In the records below, find the line containing "Rotaryclubs doen meer" and the line containing "Designer gráfico de". Give again exactly those lines and every line between them, omitting the pictures.

[Records to process]

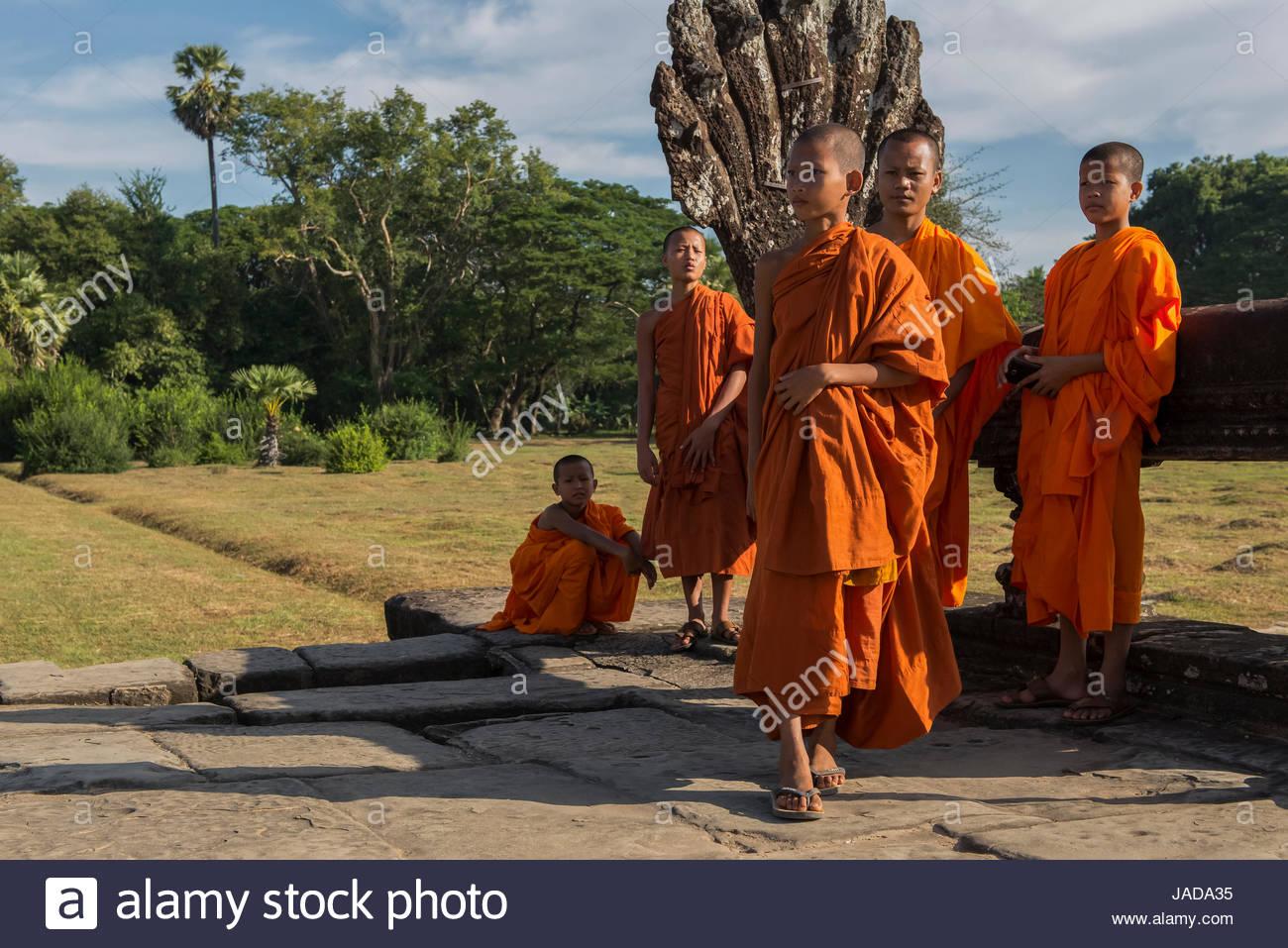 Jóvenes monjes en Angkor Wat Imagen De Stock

[/Records to process]
[Records to process]

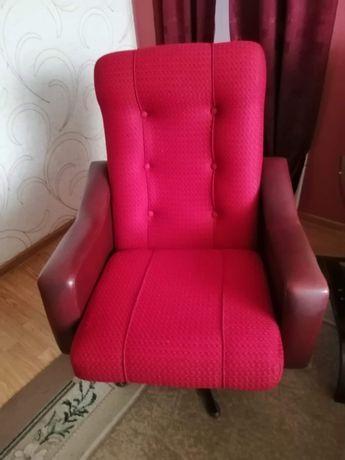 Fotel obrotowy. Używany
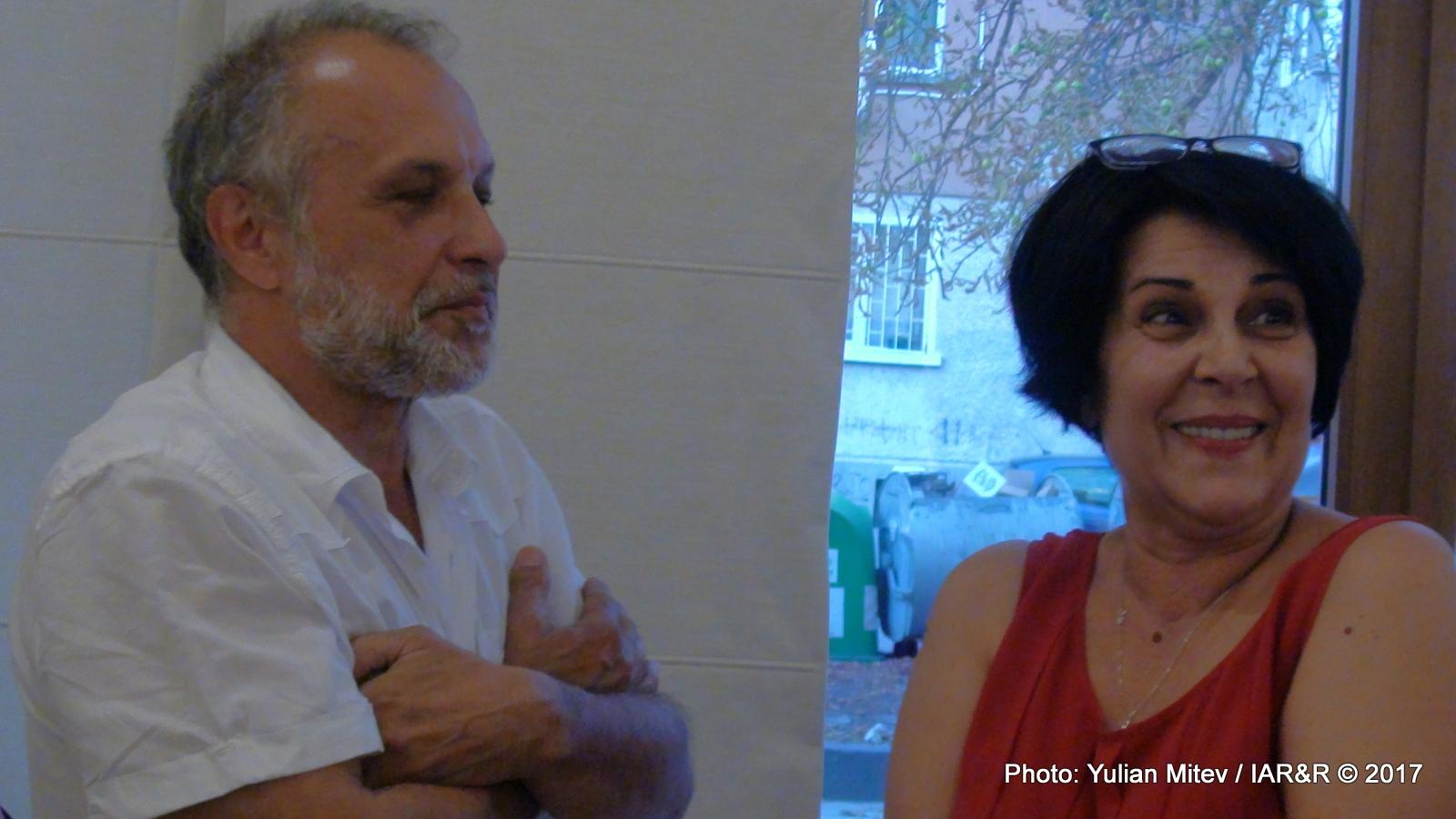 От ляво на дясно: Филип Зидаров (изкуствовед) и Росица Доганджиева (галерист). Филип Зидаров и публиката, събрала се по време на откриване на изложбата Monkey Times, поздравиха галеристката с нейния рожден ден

[/Records to process]
[Records to process]

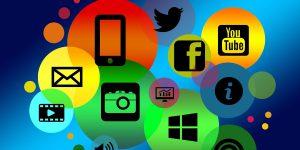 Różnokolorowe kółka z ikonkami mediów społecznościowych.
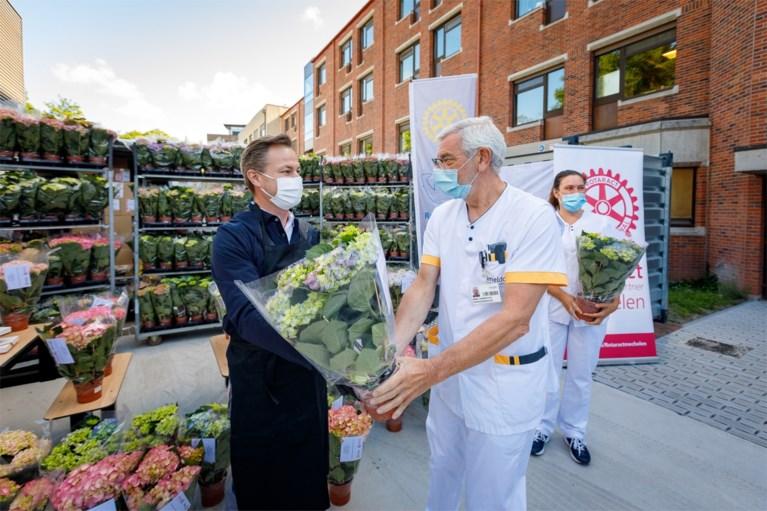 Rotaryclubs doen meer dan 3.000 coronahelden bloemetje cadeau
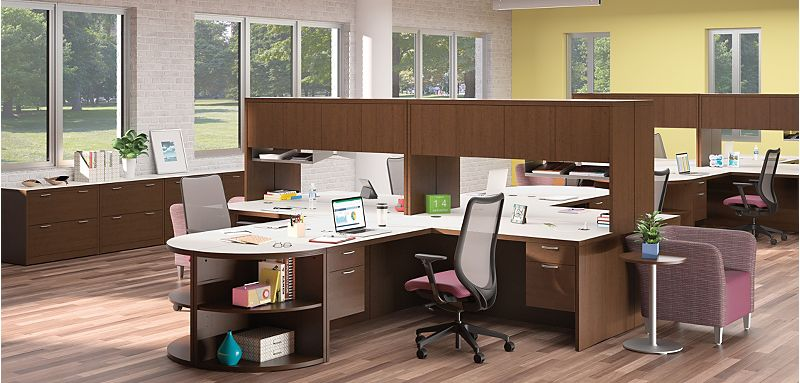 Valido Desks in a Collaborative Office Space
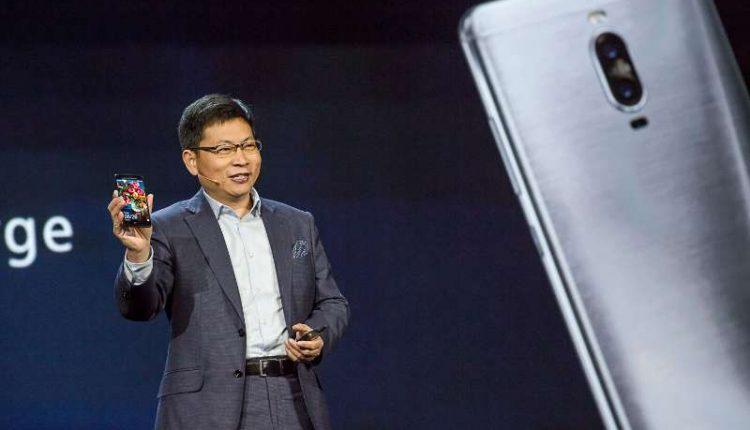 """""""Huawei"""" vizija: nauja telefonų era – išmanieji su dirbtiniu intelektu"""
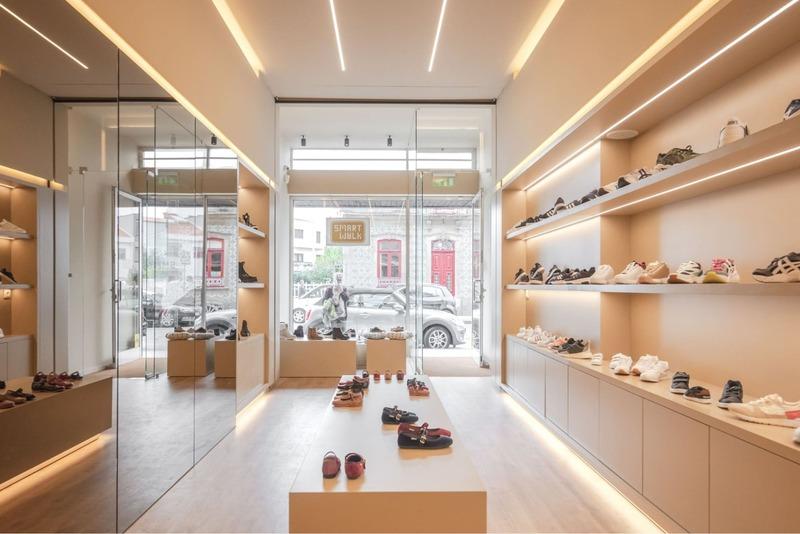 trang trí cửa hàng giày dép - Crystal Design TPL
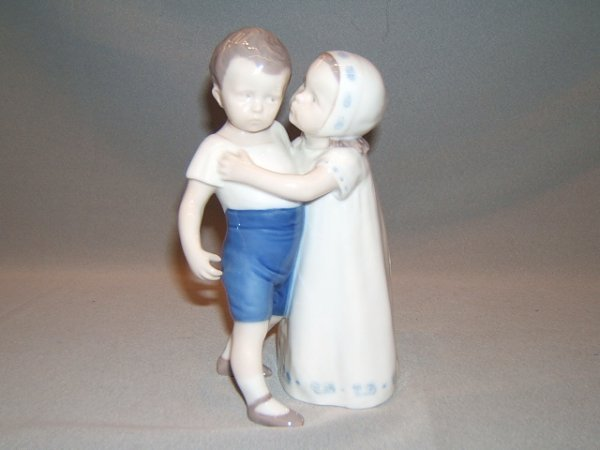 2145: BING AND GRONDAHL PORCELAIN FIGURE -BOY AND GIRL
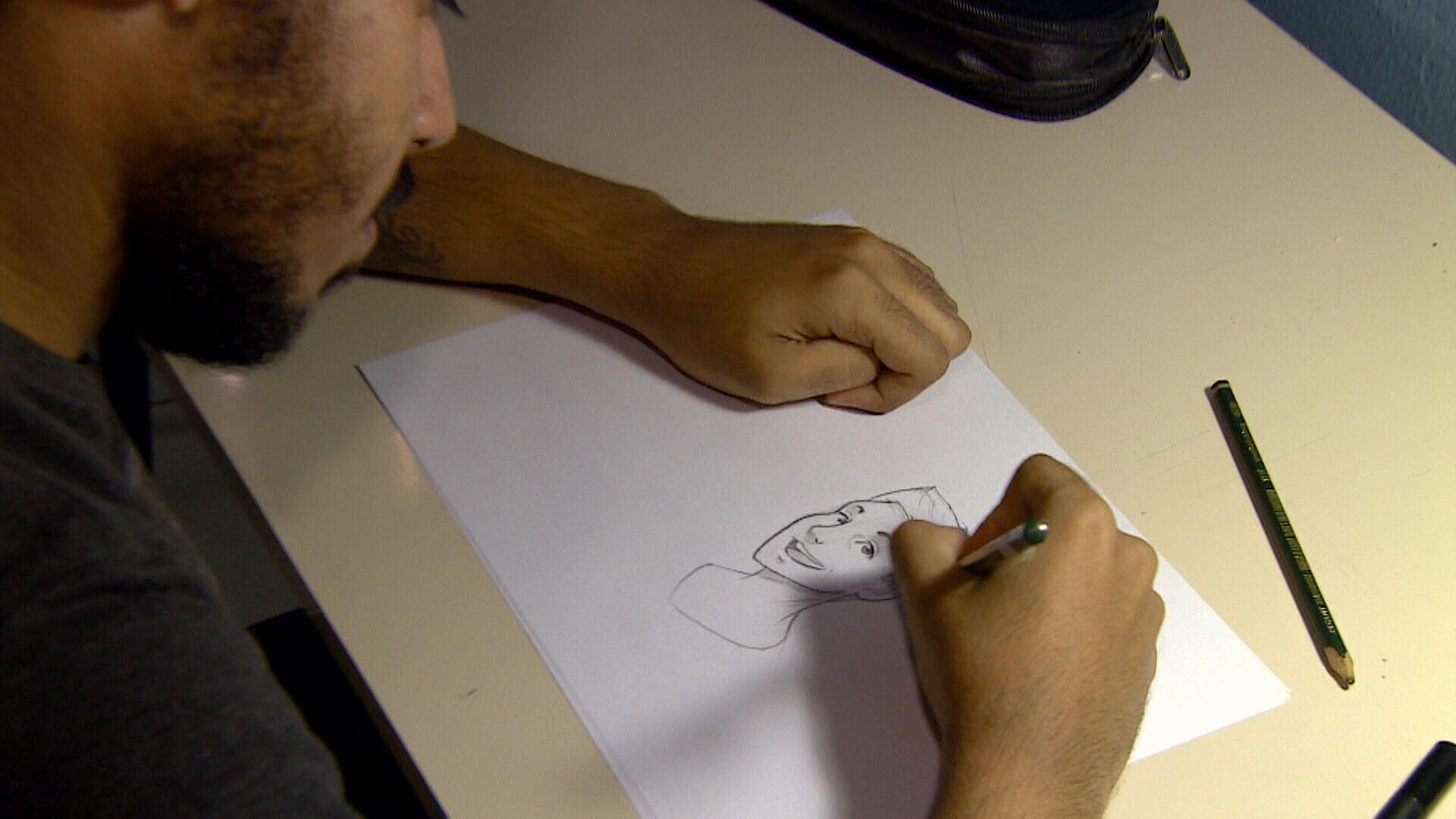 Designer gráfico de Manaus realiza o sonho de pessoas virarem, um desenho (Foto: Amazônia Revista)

[/Records to process]

◆ **Answer below**:
 Rotaryclubs doen meer dan 3.000 coronahelden bloemetje cadeau
 Valido Desks in a Collaborative Office Space
 """""""Huawei"""" vizija: nauja telefonų era – išmanieji su dirbtiniu intelektu"""
 trang trí cửa hàng giày dép - Crystal Design TPL
 2145: BING AND GRONDAHL PORCELAIN FIGURE -BOY AND GIRL
 Designer gráfico de Manaus realiza o sonho de pessoas virarem, um desenho (Foto: Amazônia Revista)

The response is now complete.